When using warp modifier, is there a way to keep the warping speed constant?


You can see below what effect I’m achieving using the warp modifier:


What’s essentially being done here is the radius of the warp modifier is keyframed to gradually increase. You can check it in the .blend file:

What’s also important to mention is that there’s a custom falloff curve used in the warp modifier, and the increase of the radius isn’t completely linear/constant either. That is so I can control how much of the mesh is being warped to the destination over time.


What I’d also like to happen, is for all of the vertices to have a constant speed during the warping process, which is currently not the case. It seems like it starts off at a certain speed, and gradually slows down as the radius increases.

The problem, as far as I can tell, seems to be that as the radius of the warp modifier gets bigger, it’s influence on the mesh becomes weaker. But I’m not sure if that’s the case.
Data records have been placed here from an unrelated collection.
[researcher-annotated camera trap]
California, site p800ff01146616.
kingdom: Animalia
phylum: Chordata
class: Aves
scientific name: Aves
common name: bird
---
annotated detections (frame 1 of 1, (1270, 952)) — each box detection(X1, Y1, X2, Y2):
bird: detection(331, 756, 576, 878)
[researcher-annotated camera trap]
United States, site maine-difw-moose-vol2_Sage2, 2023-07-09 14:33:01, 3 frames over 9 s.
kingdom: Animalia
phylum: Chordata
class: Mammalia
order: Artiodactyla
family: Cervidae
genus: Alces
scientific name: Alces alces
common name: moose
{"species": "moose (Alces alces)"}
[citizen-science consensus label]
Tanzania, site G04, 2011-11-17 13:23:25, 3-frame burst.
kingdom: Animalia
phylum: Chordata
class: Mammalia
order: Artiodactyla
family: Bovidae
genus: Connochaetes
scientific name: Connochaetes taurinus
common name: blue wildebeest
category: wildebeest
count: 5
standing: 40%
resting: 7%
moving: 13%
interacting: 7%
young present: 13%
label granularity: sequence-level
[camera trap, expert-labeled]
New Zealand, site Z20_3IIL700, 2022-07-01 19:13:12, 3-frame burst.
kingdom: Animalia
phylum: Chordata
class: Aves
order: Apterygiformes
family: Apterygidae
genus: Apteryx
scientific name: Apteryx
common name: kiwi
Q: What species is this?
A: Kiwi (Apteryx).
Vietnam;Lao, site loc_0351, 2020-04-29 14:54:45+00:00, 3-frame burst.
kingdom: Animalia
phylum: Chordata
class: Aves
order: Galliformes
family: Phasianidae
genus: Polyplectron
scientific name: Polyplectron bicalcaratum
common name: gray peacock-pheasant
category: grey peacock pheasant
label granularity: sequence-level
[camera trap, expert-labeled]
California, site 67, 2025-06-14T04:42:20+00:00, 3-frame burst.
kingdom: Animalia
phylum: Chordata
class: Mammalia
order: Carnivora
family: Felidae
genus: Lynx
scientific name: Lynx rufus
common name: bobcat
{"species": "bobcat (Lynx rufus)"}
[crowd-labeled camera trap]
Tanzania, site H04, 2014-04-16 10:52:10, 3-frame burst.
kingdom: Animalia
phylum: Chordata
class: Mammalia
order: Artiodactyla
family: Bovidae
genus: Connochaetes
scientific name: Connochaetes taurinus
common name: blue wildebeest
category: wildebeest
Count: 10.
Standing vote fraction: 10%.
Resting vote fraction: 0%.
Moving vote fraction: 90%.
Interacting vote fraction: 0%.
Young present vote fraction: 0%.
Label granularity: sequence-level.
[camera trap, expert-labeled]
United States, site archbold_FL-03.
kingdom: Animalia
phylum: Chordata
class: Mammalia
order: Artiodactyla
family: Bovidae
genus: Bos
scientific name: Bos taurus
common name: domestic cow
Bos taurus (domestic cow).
But what I can tell for sure is that how quickly the radius increases, directly influences how fast the vertices move from A to B. Which is not what I want. I simply want to control how much of the mesh is being warped, not how fast .

Idea I had:

So, I’m not sure if the warp modifier is the best to use in this case, but I’m really not sure what else to use to get this result. One idea I had however, is to take the original mesh, and and scale it proportionally, to get an object like so:


Then I can animate it’s location to get a constant speed, and somehow flatten it back out when it “hits” the destination object, but I’m not sure if that’s even possible. Plus it would remove a lot of the parameters that I could control, so I don’t know.

So, if you know a solution to this, please let me know!


(note: this has been copied over from blender stack exchange where I originally asked this question)

If you want a constant velocity from a single transformation, you can’t animate the radius. That’s all there is to it. A constant velocity, starting at different times as it would with an animated radius, requires multiple transformations. (Multiple modifiers or whatever.)

If your proportional editing thing does what you want, and your only problem is how to flatten it out, you could consider animating shapekey 0->1, followed by animating it 1->0 and moving the object, both with linear interpolation. Shapekeys are just translation, and so undoing the shapekey at the same time that you translate the whole thing, will flatten it out with however you set your interpolation for those f-curves.

Another option here is an armature. You can paint a linear gradient, centered on the midline, and then normalize the weights of a second bone around that. Then you move one bone to stretch it out (with whatever interpolation mode is set for that bone) and another bone to unstretch it (again, with whatever interpolation mode you want.)